Das Flanieren

Foto von Gunther Martin

Foto von Gunther Martin

 „Es ist nicht einfach, sich einen Reim auf die Welt zu machen. Aber es gibt eine Methode. Werden Sie Flaneur!“ Diese Worte stammen leider nicht von mir, sondern von Gero von Randow, aber für mich taugen seine Worte sehr als Einstieg in meine Einladung an mich und meine möglichen Leser.

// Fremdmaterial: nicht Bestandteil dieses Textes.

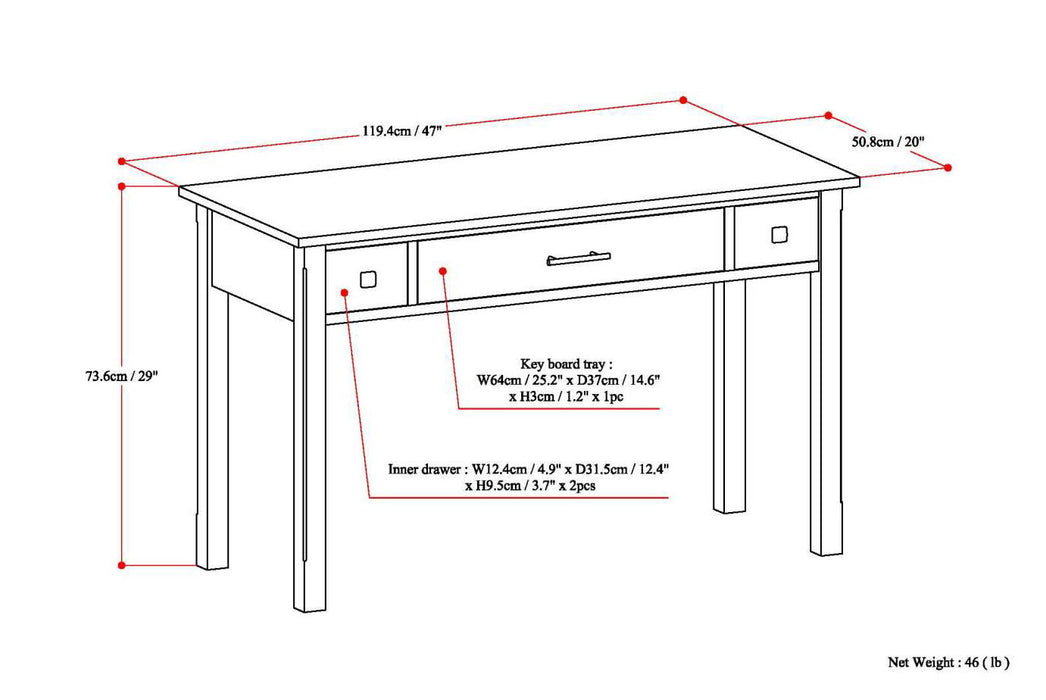 119.4cm / 47"

50.8cm / 20"

73.6cm / 29"

Key board tray :
W64cm / 25.2" x D37cm / 14.6"
x H3cm / 1.2" x 1pc

Inner drawer : W12.4cm / 4.9" x D31.5cm / 12.4"
x H9.5cm / 3.7" x 2pcs

Net Weight : 46 ( lb )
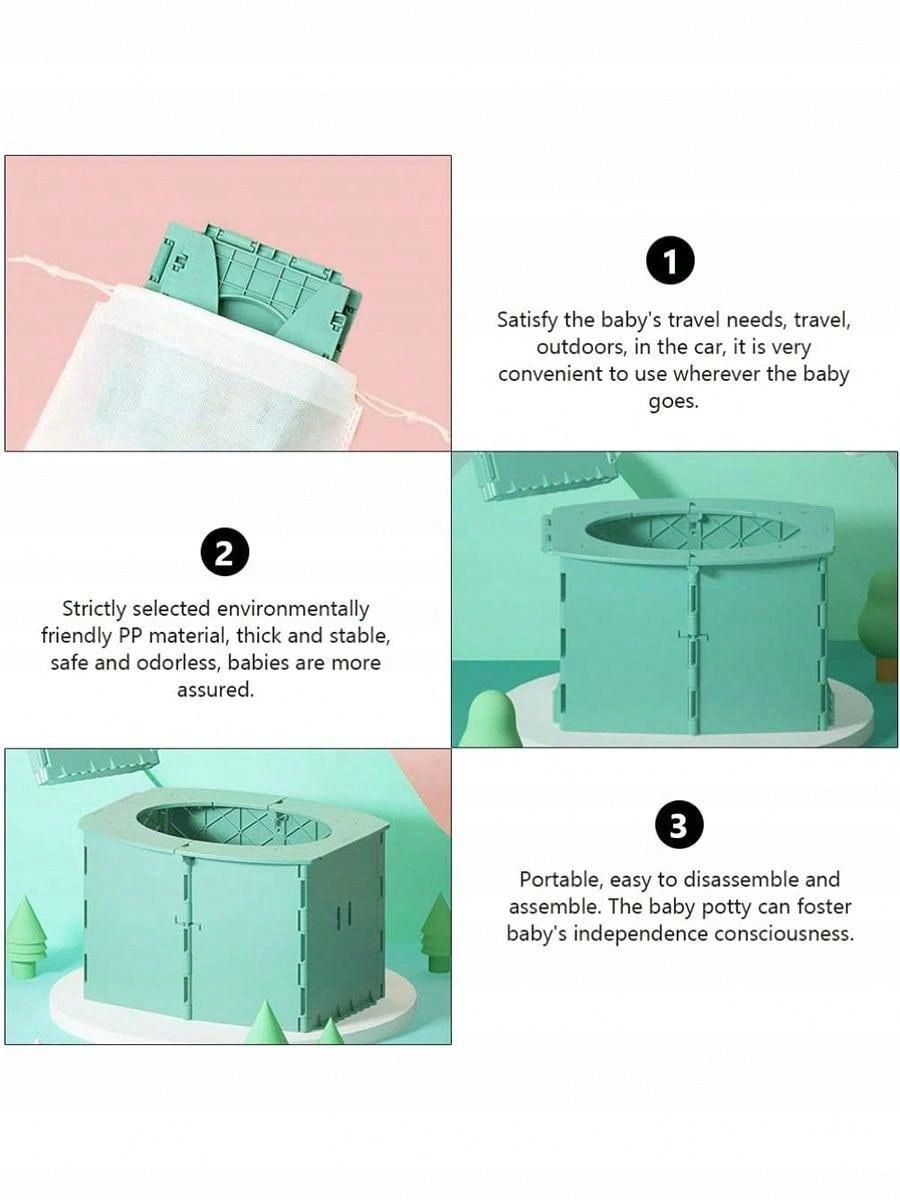 1

Satisfy the baby's travel needs, travel, outdoors, in the car, it is very convenient to use wherever the baby goes.

2

Strictly selected environmentally friendly PP material, thick and stable, safe and odorless, babies are more assured.

3

Portable, easy to disassemble and assemble. The baby potty can foster baby's independence consciousness.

Warum flanieren? Es ist die offene und absichtslose Art, wie man die Welt erkunden kann. Es kommt, was kommt. Der Blick bleibt hängen, wo es sich ergibt. Hinter jeder Hofeinfahrt könnte sich eine neue kleine Welt eröffnen, hinter jeder Ecke ein ganz anderes Licht. Diese Neugier wird nicht müde, höchstens irgendwann die Füße. Während ich das schreibe, sind meine gedanklichen Bilder zum Beispiel in Italien - ich liebe es dort sehr – wo selbst der kleinste Ort wahre Schätze an beeindruckenden Impressionen bereithält: Schönes und Verstörendes, eine traumhaft schöne alte Tür und daneben ein Sack voll Müll. Direkt nebeneinander, direkt echt, direkt Leben. Ich mag das sehen und freue mich an der Spannung in diesem Bild. Genauso könnte ich mich über den Müll ärgern oder mich aufregen – aber nein, das ist kein Flanieren.

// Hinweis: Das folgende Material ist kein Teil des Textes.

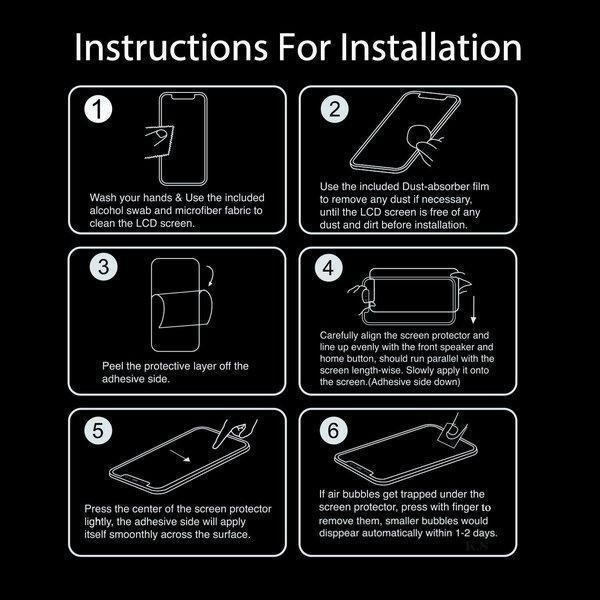 Instructions For Installation

1

Wash your hands & Use the included alcohol swab and microfiber fabric to clean the LCD screen.

2

Use the included Dust-absorber film to remove any dust if necessary, until the LCD screen is free of any dust and dirt before installation.

3

Peel the protective layer off the adhesive side.

4

Carefully align the screen protector and line up evenly with the front speaker and home button, should run parallel with the screen length-wise. Slowly apply it onto the screen.(Adhesive side down)

5

Press the center of the screen protector lightly, the adhesive side will apply itself smoonthly across the surface.

6

If air bubbles get trapped under the screen protector, press with finger to remove them, smaller bubbles would disppear automatically within 1-2 days.

K.S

Der Flaneur (und schon an dieser Stelle möchte ich mich für diesen nicht genderneutralen Begriff entschuldigen, aber „die Passante“, so heißt die weibliche Form, trifft den Charakter meiner Absicht sprachlich nicht so schön) nimmt offen wahr, lässt sich ein, stellt neue Zusammenhänge her und seine Eindrücke „fügen sich zu einer Collage…. oder einem Gewebe aus Episoden“ (von Randow, 2016).

Wenn ihr meine Art das Leben zu erleben und zu denken kennenlernen wollt, dann ist es für mich unglaublich treffend beschrieben, das Flanieren. Neugierig und offen „erobere“ ich mir Menschen und Themen und Eindrücke. Das ist nicht systematisch, das folgt oft einer Intuition und/ oder einer spontanen Freude. So entsteht übrigens auch diese Kollektion, „ein Gewebe aus Episoden“. Die Intuition und die Freude führt mich an Themen und so stellen sich in meinem Kopf manchmal erstaunliche Verbindungen her. Nie mit dem Anspruch nach Wahrheit und umfassenden faktischem Wissen, aber immer als eine Möglichkeit zu verstehen, die Welt zu sehen und zu interpretieren. Eine mögliche Inspiration einer optimistischen Lebensgenießerin.

Ist der Flaneur möglicherweise ziellos, flatterhaft und oberflächlich? Ein klares JEIN… nimmt man die negative Konnotation von diesen Begriffen, dann entsteht ein neues Bild. Wer sich von scheinbar unbedeutenden Detailsinter  beeindrucken lassen kann, der hat einfach die Sensoren offen und damit die Bereitschaft für neue Erfahrungen. Das ist nicht planbar, das ist nicht käuflich, das ist Lebensphilosophie.

So reise ich, so lerne ich, so schreibe ich, so bin ich. Ein bisschen wie die Maus Frederic, die Farben sammelt, um den Winter im Mäuseloch auch für andere Mäuse schöner zu machen. Ein bisschen wie Pipi Langstrumpf, die sich die Welt macht, wie sie ihr gefällt. Da ist natürlich mehr in mir als diese beiden Märchenwesen. Lernt mich gerne etwas besser kennen (about me und „Ligurisches Dessert“). Da ist vor allem aber inzwischen einiges an Lebens- und Lernerfahrung, die mich prägen und mir jetzt auch den Mut und die Lust machen, mein Flanieren zu teilen. Ich habe ein Talent, den Weg zu finden, der es ermöglicht, Anforderungen an mich und meine Bedürfnisse gut in Kongruenz zu bringen – ja genau, die Pippi!

Das Flanieren ist für mich ein Lebensgenuss: Mit Achtsamkeit, Offenheit und Leichtigkeit (diese drei Begriffe sind für mich von höchster Bedeutung, nicht einfach eine Aufzählung!) durch die Welt zu gehen, Inspirationen zu sammeln, zu reflektieren und das zu integrieren, was noch in die Lebenscollage passt. Außerdem bin ich ein Schreib-Denker. Beim Schreiben denke ich einfach besser, kann besser reflektieren. Und ich liebe schöne Sprache. Aber auch das tue ich flanierend.  

Und genauso spreche ich gerne die Einladung aus, dieses Blog zu nutzen: als Flaneur!